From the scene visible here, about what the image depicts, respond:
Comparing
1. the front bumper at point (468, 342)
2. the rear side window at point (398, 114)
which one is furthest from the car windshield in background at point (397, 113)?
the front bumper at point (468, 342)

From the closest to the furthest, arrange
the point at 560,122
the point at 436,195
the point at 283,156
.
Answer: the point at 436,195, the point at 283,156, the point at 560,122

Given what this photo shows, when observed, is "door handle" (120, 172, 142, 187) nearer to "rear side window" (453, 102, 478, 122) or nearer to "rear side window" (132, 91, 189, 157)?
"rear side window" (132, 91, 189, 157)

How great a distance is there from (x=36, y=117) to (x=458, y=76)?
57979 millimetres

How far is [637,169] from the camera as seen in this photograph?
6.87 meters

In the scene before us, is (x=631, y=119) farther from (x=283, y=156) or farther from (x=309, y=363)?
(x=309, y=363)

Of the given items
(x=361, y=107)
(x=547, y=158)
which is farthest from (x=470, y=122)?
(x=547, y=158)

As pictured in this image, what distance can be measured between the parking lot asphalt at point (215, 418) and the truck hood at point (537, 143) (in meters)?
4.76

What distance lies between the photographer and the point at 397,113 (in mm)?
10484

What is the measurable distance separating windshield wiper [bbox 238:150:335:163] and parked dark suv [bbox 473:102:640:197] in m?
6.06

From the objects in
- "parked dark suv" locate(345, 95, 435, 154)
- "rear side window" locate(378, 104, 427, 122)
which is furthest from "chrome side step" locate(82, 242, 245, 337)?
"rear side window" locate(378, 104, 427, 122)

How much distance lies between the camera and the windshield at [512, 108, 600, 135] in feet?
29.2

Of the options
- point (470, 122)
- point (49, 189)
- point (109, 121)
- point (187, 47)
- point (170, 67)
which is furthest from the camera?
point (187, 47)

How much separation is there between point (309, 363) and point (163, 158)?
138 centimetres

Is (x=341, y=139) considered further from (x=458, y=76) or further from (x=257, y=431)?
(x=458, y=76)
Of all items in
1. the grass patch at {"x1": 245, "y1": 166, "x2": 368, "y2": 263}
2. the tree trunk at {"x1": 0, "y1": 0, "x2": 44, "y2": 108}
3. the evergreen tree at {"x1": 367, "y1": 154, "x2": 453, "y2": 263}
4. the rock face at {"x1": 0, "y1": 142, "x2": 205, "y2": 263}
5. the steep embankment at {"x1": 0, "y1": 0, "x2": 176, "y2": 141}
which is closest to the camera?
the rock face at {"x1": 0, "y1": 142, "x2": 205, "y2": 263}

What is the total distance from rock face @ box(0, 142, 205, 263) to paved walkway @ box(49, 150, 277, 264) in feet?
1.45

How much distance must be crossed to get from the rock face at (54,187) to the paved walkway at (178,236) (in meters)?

__CHALLENGE__:
Give the data above as a JSON array of strings, with one string per line and blank lines omitted.

__COMPLETE RESPONSE__:
[
  "From the scene visible here, about what the image depicts, respond:",
  "Comparing",
  "1. the front bumper at point (468, 342)",
  "2. the rear side window at point (398, 114)",
  "which one is furthest from the car windshield in background at point (397, 113)?",
  "the front bumper at point (468, 342)",
  "From the closest to the furthest, arrange",
  "the point at 560,122",
  "the point at 436,195",
  "the point at 283,156",
  ".",
  "Answer: the point at 436,195, the point at 283,156, the point at 560,122",
  "Given what this photo shows, when observed, is \"door handle\" (120, 172, 142, 187) nearer to \"rear side window\" (453, 102, 478, 122) or nearer to \"rear side window\" (132, 91, 189, 157)?",
  "\"rear side window\" (132, 91, 189, 157)",
  "How great a distance is there from (x=36, y=117) to (x=458, y=76)?",
  "57979 millimetres",
  "How far is [637,169] from the camera as seen in this photograph?",
  "6.87 meters",
  "In the scene before us, is (x=631, y=119) farther from (x=283, y=156) or farther from (x=309, y=363)?",
  "(x=309, y=363)",
  "Of the given items",
  "(x=361, y=107)",
  "(x=547, y=158)",
  "which is farthest from (x=470, y=122)?",
  "(x=547, y=158)",
  "As pictured in this image, what distance can be measured between the parking lot asphalt at point (215, 418) and the truck hood at point (537, 143) (in meters)?",
  "4.76",
  "What distance lies between the photographer and the point at 397,113 (in mm)?",
  "10484",
  "What is the measurable distance separating windshield wiper [bbox 238:150:335:163] and parked dark suv [bbox 473:102:640:197] in m?",
  "6.06",
  "From the objects in",
  "- \"parked dark suv\" locate(345, 95, 435, 154)",
  "- \"rear side window\" locate(378, 104, 427, 122)",
  "which is furthest from \"chrome side step\" locate(82, 242, 245, 337)?",
  "\"rear side window\" locate(378, 104, 427, 122)",
  "How much distance lies between the camera and the windshield at [512, 108, 600, 135] in feet?",
  "29.2",
  "Of the options",
  "- point (470, 122)",
  "- point (49, 189)",
  "- point (109, 121)",
  "- point (187, 47)",
  "- point (170, 67)",
  "which is furthest from the camera?",
  "point (187, 47)",
  "How much separation is there between point (309, 363) and point (163, 158)?",
  "138 centimetres",
  "Is (x=341, y=139) considered further from (x=458, y=76) or further from (x=257, y=431)?",
  "(x=458, y=76)",
  "Of all items in",
  "1. the grass patch at {\"x1\": 245, \"y1\": 166, \"x2\": 368, \"y2\": 263}",
  "2. the tree trunk at {\"x1\": 0, \"y1\": 0, \"x2\": 44, \"y2\": 108}",
  "3. the evergreen tree at {\"x1\": 367, \"y1\": 154, \"x2\": 453, \"y2\": 263}",
  "4. the rock face at {\"x1\": 0, \"y1\": 142, \"x2\": 205, \"y2\": 263}",
  "5. the steep embankment at {\"x1\": 0, \"y1\": 0, \"x2\": 176, \"y2\": 141}",
  "which is closest to the camera?",
  "the rock face at {\"x1\": 0, \"y1\": 142, \"x2\": 205, \"y2\": 263}",
  "What is the total distance from rock face @ box(0, 142, 205, 263) to paved walkway @ box(49, 150, 277, 264) in feet?",
  "1.45",
  "How much distance must be crossed to get from the rock face at (54,187) to the paved walkway at (178,236) (in meters)?"
]